--- Start Exercise input ---

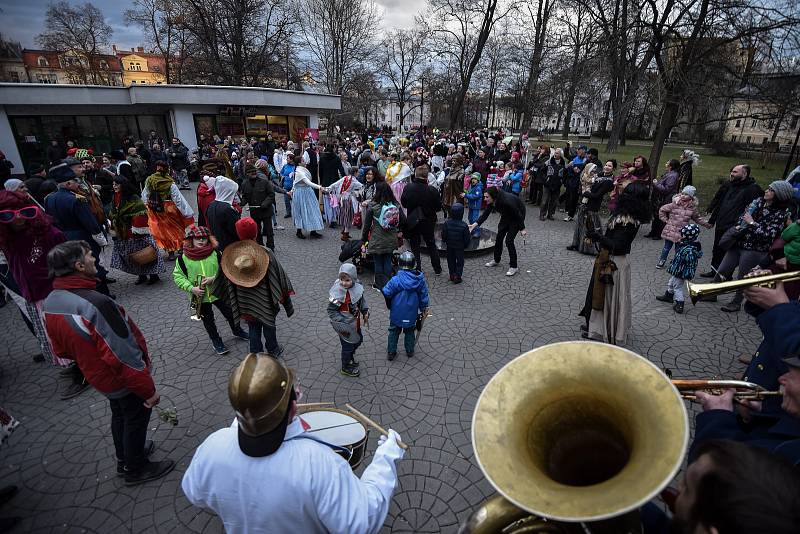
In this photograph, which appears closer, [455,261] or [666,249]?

--- End Exercise input ---
--- Start Exercise input ---

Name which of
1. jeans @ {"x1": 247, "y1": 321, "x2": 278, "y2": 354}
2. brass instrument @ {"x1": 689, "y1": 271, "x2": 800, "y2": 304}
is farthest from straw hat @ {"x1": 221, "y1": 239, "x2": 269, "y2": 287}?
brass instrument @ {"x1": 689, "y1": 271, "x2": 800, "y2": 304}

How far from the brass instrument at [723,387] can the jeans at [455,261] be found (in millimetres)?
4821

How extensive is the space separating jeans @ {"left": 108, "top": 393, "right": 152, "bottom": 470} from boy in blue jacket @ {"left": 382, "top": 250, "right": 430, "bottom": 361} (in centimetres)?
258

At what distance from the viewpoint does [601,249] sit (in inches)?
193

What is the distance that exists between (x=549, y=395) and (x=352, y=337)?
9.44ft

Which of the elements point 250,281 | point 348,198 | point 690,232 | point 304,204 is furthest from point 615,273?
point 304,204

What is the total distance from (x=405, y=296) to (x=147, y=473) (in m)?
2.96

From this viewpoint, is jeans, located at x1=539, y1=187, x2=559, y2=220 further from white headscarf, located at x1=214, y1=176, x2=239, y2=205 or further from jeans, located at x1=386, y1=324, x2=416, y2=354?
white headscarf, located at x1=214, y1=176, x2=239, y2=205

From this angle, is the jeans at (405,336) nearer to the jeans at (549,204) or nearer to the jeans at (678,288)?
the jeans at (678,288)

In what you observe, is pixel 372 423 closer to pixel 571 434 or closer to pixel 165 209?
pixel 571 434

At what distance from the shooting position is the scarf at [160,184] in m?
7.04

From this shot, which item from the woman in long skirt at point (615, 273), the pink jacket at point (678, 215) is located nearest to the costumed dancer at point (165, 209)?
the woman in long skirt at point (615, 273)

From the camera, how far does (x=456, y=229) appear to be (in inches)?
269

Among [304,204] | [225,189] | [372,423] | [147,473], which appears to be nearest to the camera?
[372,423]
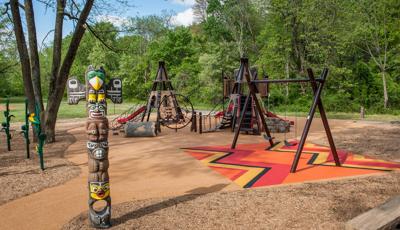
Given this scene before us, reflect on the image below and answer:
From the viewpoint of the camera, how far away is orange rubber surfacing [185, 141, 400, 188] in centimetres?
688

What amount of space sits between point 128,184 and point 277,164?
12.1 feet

--- End Exercise input ---

Request. Please pick out every line in the entries above that contains the string "long", matching case exactly, and copy each of those lines in full.

Result of the exercise.
From this shot, which item from the woman in long skirt at point (615, 273), the pink jacket at point (678, 215) is located nearest to the costumed dancer at point (165, 209)?
the woman in long skirt at point (615, 273)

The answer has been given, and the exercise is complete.